Sir George Jessel (born Feb. 13, 1824, London, Eng.—died March 21, 1883, London) was a jurist considered one of the greatest English trial judges in equity. It is said that Jessel, as solicitor general (1871–73), was the first professing Jew to hold important governmental office in England. (Benjamin Disraeli, who had become prime minister in 1868, was born into Judaism but was baptized a Christian at the age of 12.)
The son of a London merchant, Jessel attended University College, London, and studied law at Lincoln’s Inn. Called to the bar in 1847, Jessel was appointed a queen’s counsel in 1865 and was elected to the House of Commons as a Liberal in 1868. From 1873 he was master of the rolls, originally sitting both as a judge of first instance in the Rolls Court and as a member of the Court of Appeal. Later, however, after statutes of 1875 and 1876 had made the master of the rolls the president of the Court of Appeal, he was exclusively an appellate judge.

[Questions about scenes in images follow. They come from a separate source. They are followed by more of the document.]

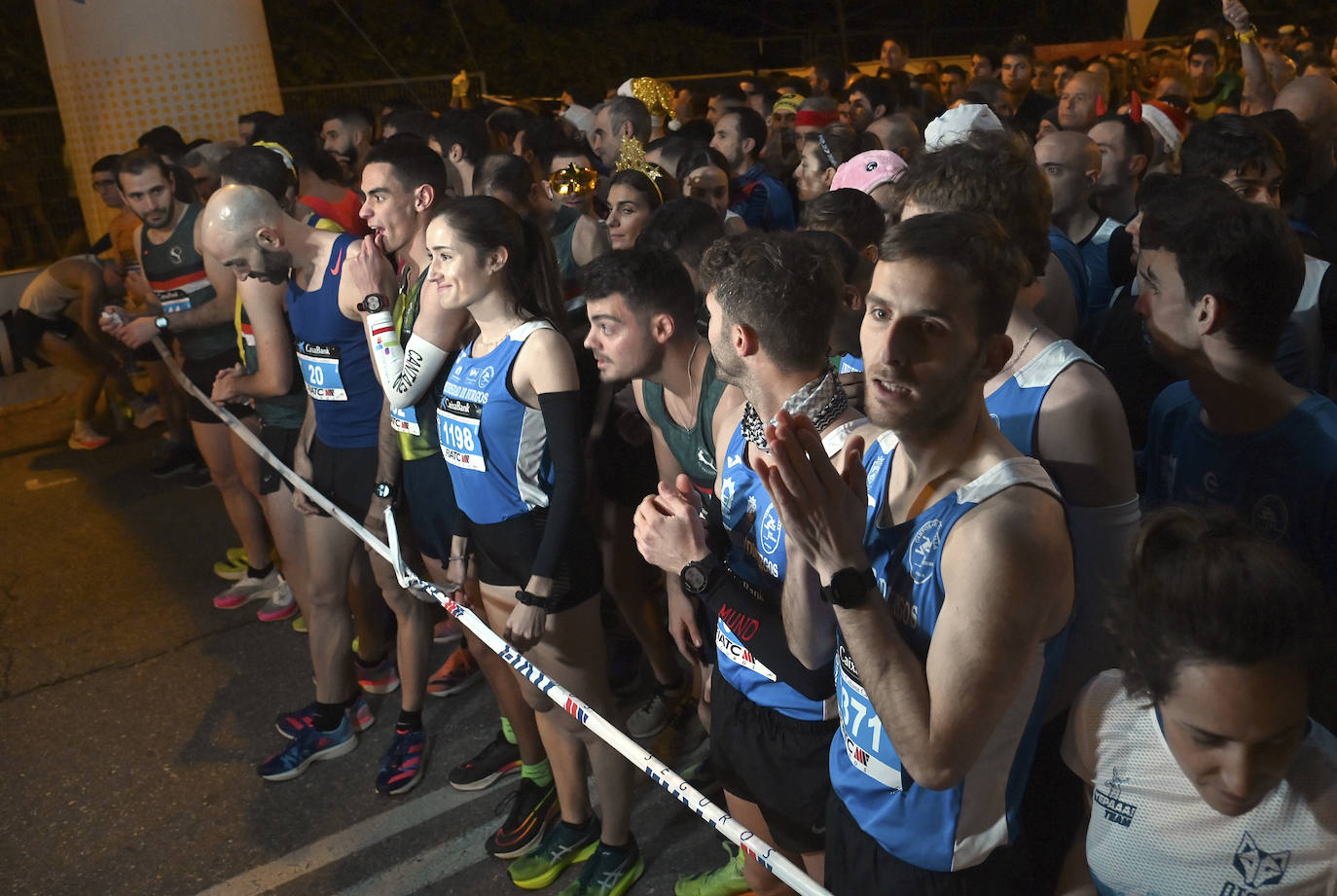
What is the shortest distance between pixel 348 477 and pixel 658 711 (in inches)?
58.1

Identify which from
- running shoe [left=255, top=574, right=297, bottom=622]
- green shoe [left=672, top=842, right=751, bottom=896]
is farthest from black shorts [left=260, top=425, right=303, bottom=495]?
green shoe [left=672, top=842, right=751, bottom=896]

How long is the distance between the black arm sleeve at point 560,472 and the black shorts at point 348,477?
1177 mm

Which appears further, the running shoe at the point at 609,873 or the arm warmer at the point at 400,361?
the arm warmer at the point at 400,361

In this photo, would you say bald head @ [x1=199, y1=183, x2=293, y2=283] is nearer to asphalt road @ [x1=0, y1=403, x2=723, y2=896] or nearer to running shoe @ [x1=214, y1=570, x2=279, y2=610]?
asphalt road @ [x1=0, y1=403, x2=723, y2=896]

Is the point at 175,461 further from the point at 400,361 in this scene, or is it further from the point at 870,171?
the point at 870,171

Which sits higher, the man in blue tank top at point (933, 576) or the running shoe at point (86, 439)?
the man in blue tank top at point (933, 576)

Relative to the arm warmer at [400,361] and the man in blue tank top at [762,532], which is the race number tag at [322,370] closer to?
the arm warmer at [400,361]

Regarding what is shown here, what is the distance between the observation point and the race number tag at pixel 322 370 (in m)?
3.72

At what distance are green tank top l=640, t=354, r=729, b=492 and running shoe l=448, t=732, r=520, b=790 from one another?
4.80 ft

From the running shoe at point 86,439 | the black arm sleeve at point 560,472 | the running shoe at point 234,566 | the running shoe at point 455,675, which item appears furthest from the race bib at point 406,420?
the running shoe at point 86,439

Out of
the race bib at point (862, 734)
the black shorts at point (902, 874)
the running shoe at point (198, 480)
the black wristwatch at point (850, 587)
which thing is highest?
the black wristwatch at point (850, 587)

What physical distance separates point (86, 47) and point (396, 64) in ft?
40.4

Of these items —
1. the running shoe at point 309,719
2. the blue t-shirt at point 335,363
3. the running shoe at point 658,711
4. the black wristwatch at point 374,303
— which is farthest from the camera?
the running shoe at point 309,719

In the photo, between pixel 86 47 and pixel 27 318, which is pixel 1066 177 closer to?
pixel 27 318
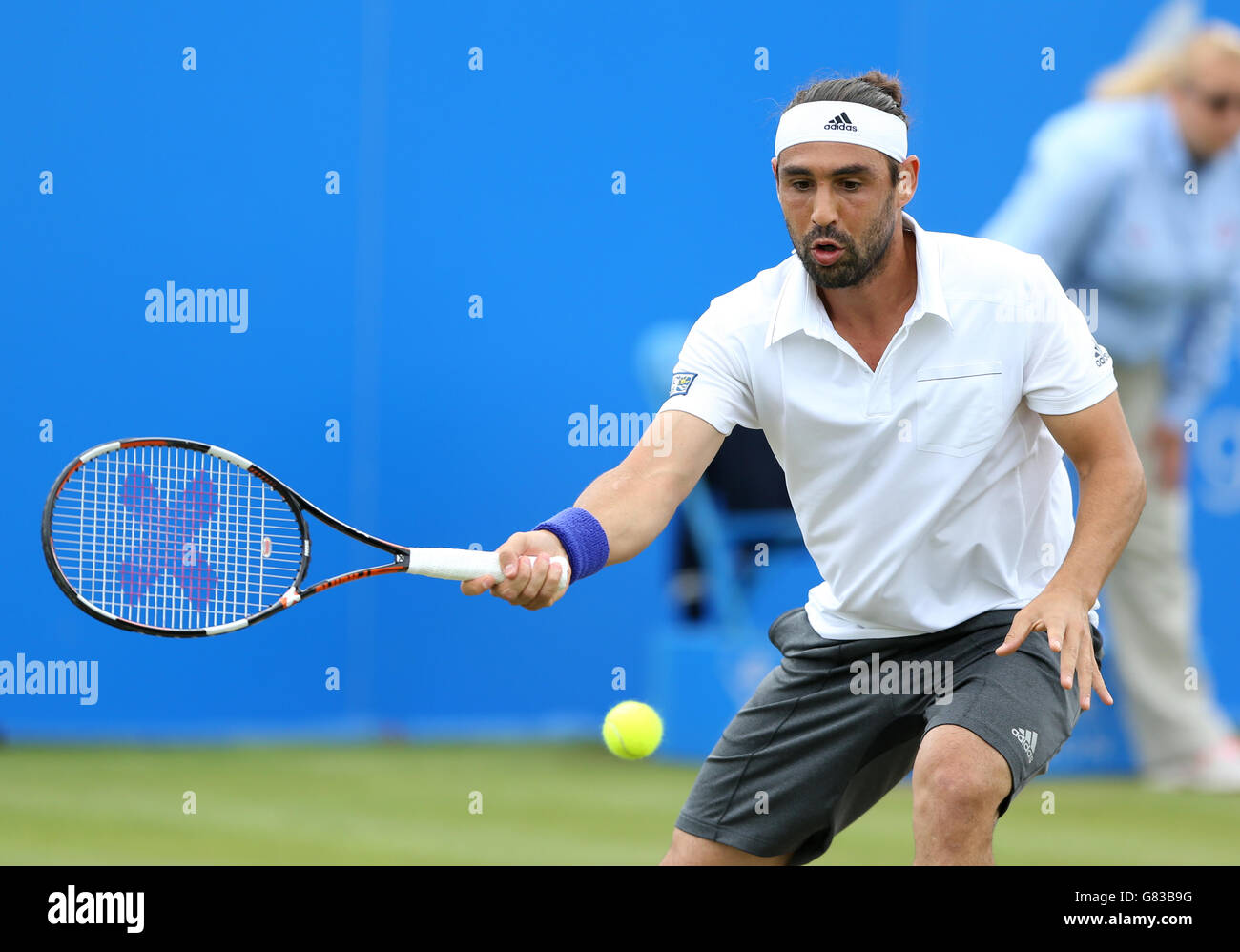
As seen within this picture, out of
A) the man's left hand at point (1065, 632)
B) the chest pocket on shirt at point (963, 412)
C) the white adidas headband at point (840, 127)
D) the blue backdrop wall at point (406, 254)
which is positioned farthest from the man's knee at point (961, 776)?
the blue backdrop wall at point (406, 254)

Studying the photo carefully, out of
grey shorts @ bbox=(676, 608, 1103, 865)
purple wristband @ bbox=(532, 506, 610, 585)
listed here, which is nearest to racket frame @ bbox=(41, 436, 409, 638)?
purple wristband @ bbox=(532, 506, 610, 585)

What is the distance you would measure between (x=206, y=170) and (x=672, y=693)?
270cm

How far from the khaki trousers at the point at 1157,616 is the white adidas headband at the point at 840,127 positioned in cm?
350

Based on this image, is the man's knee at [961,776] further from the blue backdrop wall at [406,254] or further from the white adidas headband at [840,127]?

Jessel’s rapid and efficient work as a trial judge in equity contrasted sharply with the traditionally dilatory nature of English chancery proceedings (bitterly satirized by Charles Dickens in his novel Bleak House, 1852–53). The clarity of his judgments made them exceptionally useful as precedents; they were seldom appealed and very rarely reversed. He helped to effect the fusion of law and equity under the Supreme Court of Judicature acts (1873 et seq.).